> [GIVEN PASSAGE]:

%%

How Siddall & Hilton is creating skilled manufacturing jobs in Yorkshire

Ian Thurley is writing a new chapter in the history of a famous Yorkshire manufacturing company, writes Deputy Business Editor Greg Wright .

Ian Thurley,

ANYONE who believes British manufacturing is a spent force must pay a trip to Siddall & Hilton, which is aiming to become the employer of choice for local youngsters who are seeking a career with long-term prospects.

Founded in 1895, the company, which is the UK’s largest manufacturer of industrial welded steel mesh for high-security fencing, has just reeled in a record profit, despite turnover being squeezed by the pandemic.

Sign up to our Business newsletter

Sign up to our Business newsletter

The company’s 50 strong workforce processes around 20,000 tonnes of wire a year and it is well-placed to keep growing as the business world finally returns to something approaching normality.

Siddall & Hilton is a long established manufacturing business

Having led a consortium of existing management team members in a buyout two years ago, Ian Thurley, the chief executive, is now installing new machinery to help the firm in Brighouse, West Yorkshire increase its market share.

He said: “Since the MBO we have gone from strength to strength. We have done pretty well during the pandemic, although we didn’t know which way was up for a while.

“We concentrated on the wellbeing of our employees and paused operations for a time, apart from keeping the warehouse open. We furloughed staff but also topped their wages up to 100 per cent of what they were earning before the pandemic.

“I kept people connected through weekly email updates and we gradually brought people back after a four week break.

%%

> [DATA TO EXAMINE]:
%%

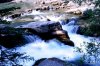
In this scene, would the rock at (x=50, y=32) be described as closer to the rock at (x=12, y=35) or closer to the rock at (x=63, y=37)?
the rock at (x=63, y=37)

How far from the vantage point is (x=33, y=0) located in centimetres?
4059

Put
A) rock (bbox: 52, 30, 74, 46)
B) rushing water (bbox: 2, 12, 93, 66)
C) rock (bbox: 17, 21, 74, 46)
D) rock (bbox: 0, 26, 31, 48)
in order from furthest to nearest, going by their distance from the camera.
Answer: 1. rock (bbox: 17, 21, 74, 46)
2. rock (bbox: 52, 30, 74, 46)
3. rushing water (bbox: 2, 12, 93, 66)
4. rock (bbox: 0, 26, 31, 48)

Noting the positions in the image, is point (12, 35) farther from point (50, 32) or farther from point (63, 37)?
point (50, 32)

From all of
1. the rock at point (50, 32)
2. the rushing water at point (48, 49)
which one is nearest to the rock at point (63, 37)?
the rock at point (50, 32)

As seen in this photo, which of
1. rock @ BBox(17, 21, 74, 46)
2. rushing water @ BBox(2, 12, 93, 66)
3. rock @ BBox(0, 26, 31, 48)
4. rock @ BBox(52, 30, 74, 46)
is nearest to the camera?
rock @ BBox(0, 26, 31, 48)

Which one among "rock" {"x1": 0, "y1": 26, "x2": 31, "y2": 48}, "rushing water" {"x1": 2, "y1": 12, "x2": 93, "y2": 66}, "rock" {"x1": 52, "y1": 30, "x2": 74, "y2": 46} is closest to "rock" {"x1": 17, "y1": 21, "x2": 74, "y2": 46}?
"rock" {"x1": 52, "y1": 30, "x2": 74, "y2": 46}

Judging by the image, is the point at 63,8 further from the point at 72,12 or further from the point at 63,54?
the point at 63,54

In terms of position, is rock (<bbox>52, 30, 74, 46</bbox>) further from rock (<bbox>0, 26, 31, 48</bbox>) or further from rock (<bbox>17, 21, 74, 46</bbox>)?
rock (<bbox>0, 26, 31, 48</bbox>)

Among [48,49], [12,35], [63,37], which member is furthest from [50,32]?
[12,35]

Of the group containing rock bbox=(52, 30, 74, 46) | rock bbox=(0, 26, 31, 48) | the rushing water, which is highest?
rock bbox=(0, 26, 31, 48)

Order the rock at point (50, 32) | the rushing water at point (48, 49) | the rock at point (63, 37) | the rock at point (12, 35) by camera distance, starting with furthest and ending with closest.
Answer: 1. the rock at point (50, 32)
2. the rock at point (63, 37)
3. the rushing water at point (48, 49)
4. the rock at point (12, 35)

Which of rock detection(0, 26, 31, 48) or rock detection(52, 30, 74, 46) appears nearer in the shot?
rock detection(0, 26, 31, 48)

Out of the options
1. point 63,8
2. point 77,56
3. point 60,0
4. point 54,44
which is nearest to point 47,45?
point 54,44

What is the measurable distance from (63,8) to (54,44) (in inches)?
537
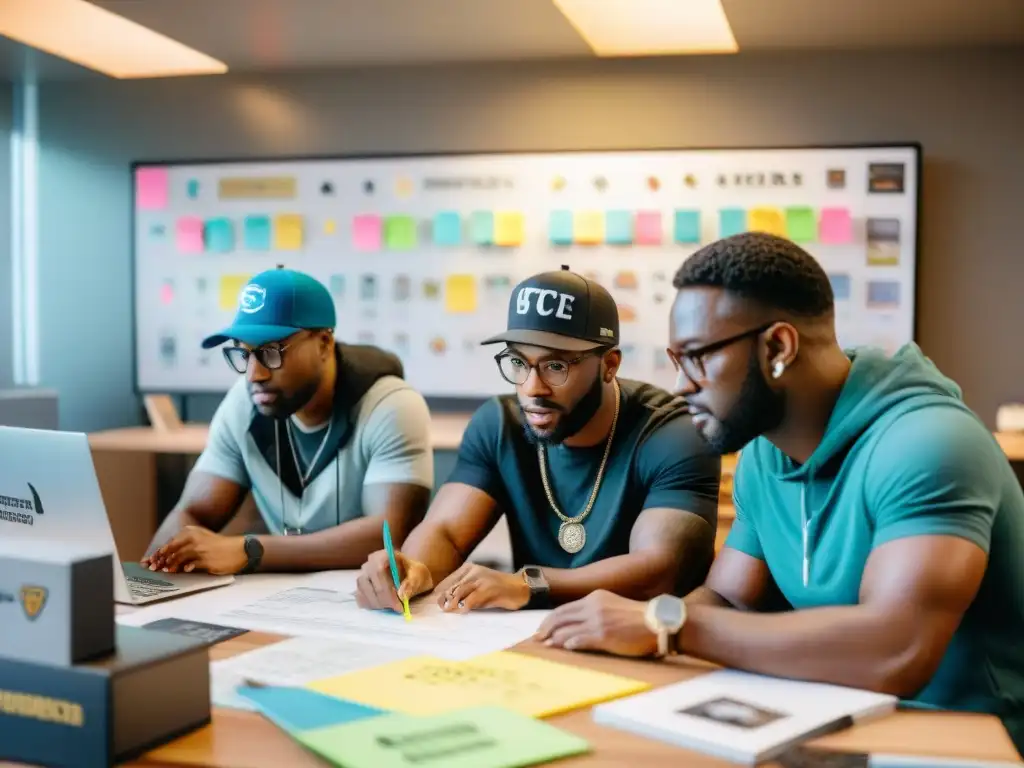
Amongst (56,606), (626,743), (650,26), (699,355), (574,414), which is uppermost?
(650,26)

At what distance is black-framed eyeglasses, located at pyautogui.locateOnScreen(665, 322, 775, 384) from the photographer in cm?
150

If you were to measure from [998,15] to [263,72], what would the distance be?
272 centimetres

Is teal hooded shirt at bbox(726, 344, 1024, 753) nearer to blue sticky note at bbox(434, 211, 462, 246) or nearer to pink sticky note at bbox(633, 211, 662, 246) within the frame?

%%
%%

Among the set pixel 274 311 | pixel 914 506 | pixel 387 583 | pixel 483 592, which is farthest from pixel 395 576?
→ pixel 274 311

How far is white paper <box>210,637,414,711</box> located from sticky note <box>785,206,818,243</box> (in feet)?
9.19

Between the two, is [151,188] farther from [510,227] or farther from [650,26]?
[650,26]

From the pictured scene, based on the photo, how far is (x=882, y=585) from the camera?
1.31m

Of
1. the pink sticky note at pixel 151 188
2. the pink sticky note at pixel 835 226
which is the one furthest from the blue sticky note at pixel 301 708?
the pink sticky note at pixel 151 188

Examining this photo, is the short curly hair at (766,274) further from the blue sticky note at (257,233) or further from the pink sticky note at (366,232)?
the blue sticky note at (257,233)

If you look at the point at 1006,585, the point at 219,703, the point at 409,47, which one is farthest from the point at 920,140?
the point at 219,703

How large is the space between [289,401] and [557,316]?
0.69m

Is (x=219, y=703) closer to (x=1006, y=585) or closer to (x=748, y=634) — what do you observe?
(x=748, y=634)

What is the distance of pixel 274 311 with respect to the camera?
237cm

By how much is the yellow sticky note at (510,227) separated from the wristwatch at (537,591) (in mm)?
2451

%%

> [EXERCISE SET]:
(a) In the Siddall & Hilton article, how many tonnes of wire does the company's workforce process each year?
(b) Continue the article about Siddall & Hilton from the point where it stops.

> [EXPECTED RESULTS]:
(a) Around 20,000 tonnes.

(b)
“People came back with renewed vigour,’’ Mr Thurley recalled. “The business had been flying before we stopped production and they were keen to regain the momentum. We went on to have our strongest July in 10 years and our strongest August in four years. The demand has been so strong that we haven’t been able to keep up.

“The order book has remained resilient and there have been no issues with the supply chain.”

In common with many teenagers in the 1980s, Mr Thurley left school without a clear career path in sight. Traditional industries were in decline.

He said: “It was 1985 and jobs were thin on the ground so I decided to go to university and study accounting and finance at Leeds Business School. As part of my course I had a 15-month placement at Elida Gibbs, part of the Unilever Group, which was manufacturing toothpaste and shampoo at a new facility they had just opened on their site in Seacroft.”

This sparked a fascination with manufacturing and forced him to re-think his long term plans.

He said: “I decided I didn’t want to become an auditor, I would rather be involved in generating the numbers and driving businesses forward.”

Mr Thurley loves to see the outcome of manufacturing processes in everyday settings.

“On graduating in 1989 I went on to work at British Steel in Scunthorpe where I was fascinated to discover that their cast billet steel ended up in car wheels.

“I later worked at Bridon PLC in Doncaster – the firm that made the ropes for the Humber Bridge.”

Siddall & Hilton has always moved with the times. In the early 20th century, it started making wire products associated with the textile industry, and during wartime it made control wires for aircraft.

“It later moved into wire milk crates and coat hangers,’’ Mr Thurley said. “At one time, it was the largest coat hanger manufacturer in Europe.”

Following the MBO in 2019, the company decided to stop chasing volume because it was creating a price war that was becoming a race to the bottom.

It now focuses on a narrower range of products. You will never see products with the company’s name on it, because it concentrates on supplying welded mesh panels without a logo.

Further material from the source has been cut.